Work to complete: Could you carry on the email thread about reading the T102 option ROM, picking up right after its final line?

Reading passage:
■ ■ ■ ■ ■ ■ ■
So I put a test clip on the option rom and wired it to a 27C256 pinout but
my TL866 and couldn't read the rom. Can anyone verify that the pinout here
ftp://ftp.whtech.com/club100/rom/pinouts.txt is correct?

I found ARTROM (also on club100) which does indeed dump the option rom to
the serial port to a rom burner called an A.R.T which I saw a picture of on
club100.  I thought I might be able to capture the serial port contents but
I'm not seeing any output from the T102, so there must be some handshaking
expected.  I was hoping this had an easy answer to it.

I guess I'll doubleXtriple check my wiring and try the TL866 again.

On Wed, Mar 15, 2017 at 9:07 PM, Brian White <[email protected]> wrote:

> If the machine is a Model100, 102, or any of it's cousins, the system rom
> is already available for download unless it's a some unusual non-English
> variant.
>
> If you are talking about the option-rom, those unplug, no unsoldering.
> And, many of those are already dumped by someone else long ago too and
> available for download.
>
> If it's not a Model 100 or related, then most likely you can still read it
> with a test clip, although you have to buy one and they are $30 minimum
> usually.
■ ■ ■ ■ ■ ■ ■
Gathered data entries:
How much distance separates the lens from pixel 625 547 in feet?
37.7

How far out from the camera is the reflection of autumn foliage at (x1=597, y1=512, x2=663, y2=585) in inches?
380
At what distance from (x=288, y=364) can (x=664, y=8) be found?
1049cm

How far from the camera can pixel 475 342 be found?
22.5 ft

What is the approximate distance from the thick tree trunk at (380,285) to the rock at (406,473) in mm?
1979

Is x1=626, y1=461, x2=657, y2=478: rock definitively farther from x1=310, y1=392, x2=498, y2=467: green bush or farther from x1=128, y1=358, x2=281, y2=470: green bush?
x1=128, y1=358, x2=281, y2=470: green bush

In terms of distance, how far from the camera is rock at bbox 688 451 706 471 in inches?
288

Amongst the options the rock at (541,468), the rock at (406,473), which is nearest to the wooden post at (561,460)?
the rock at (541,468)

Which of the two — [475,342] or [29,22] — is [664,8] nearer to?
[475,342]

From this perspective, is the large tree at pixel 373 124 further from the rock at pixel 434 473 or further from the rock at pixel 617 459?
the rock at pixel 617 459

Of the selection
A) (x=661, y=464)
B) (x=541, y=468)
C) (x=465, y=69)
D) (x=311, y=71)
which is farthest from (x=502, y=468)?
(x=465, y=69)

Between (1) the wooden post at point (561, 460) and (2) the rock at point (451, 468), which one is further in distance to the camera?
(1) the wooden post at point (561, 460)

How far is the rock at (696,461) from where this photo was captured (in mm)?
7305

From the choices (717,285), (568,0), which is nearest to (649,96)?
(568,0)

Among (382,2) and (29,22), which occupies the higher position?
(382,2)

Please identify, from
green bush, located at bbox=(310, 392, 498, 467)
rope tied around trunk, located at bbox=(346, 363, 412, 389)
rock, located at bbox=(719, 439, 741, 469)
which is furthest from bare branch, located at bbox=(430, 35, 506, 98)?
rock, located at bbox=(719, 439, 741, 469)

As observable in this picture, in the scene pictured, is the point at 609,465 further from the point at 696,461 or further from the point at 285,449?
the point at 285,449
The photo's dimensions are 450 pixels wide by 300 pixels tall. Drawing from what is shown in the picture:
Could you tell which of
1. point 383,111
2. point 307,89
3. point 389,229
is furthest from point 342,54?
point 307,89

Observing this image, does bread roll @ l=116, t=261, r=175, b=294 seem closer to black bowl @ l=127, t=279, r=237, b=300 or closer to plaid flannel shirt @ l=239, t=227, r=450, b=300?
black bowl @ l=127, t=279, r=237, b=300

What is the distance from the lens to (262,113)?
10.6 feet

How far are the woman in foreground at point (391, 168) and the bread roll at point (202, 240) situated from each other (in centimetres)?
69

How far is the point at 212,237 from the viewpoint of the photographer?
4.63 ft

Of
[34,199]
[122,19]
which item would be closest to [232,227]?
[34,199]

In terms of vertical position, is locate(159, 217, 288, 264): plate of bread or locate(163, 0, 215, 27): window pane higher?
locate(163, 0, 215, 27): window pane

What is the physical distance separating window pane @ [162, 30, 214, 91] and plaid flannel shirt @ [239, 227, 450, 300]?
■ ■ ■ ■ ■ ■ ■
Answer:
>
> In the case of a removable option rom, and one that isn't already
> available for download, then you need a wiring adapter to read it in a
> programmer, to translate from M100-option-rom pinout to 27C256 pinout. For
> a one-off, you can just do this manually by rearranging the 28 jumper wires
> from the programmer to the test clip. The option rom pinout translation is
> published a few different places and easy to google up.
>
> I would say a TL866 usb programmer makes more sense today than Willem.
> Willem needs a real parallel port, which no one has any more. A
> usb-parallel adapter doesn't work.
>
> Then again, maybe you could use a willem on the M100 itself, which does
> have a parallel port. I don't know if any software already exists to
> operate a willem board from a m100, or how hard it would be to write from
> scratch yourself.
>
> I do know that a TL866 is $30-$40, runs on usb, and has both a free
> windows gui app, and a small simple open source utility to operate it from
> linux or osx.
>
> As far as a program to dump the rom, as far as I can tell, you can only do
> it from a compiled binary, not from basic. The system rom and option rom
> both live at the same location in memory, and you access the option rom by
> toggling a special bit called STROM (standard rom). If you do it from
> basic, then the machine immediately crashes, because BASIC is no longer
> there.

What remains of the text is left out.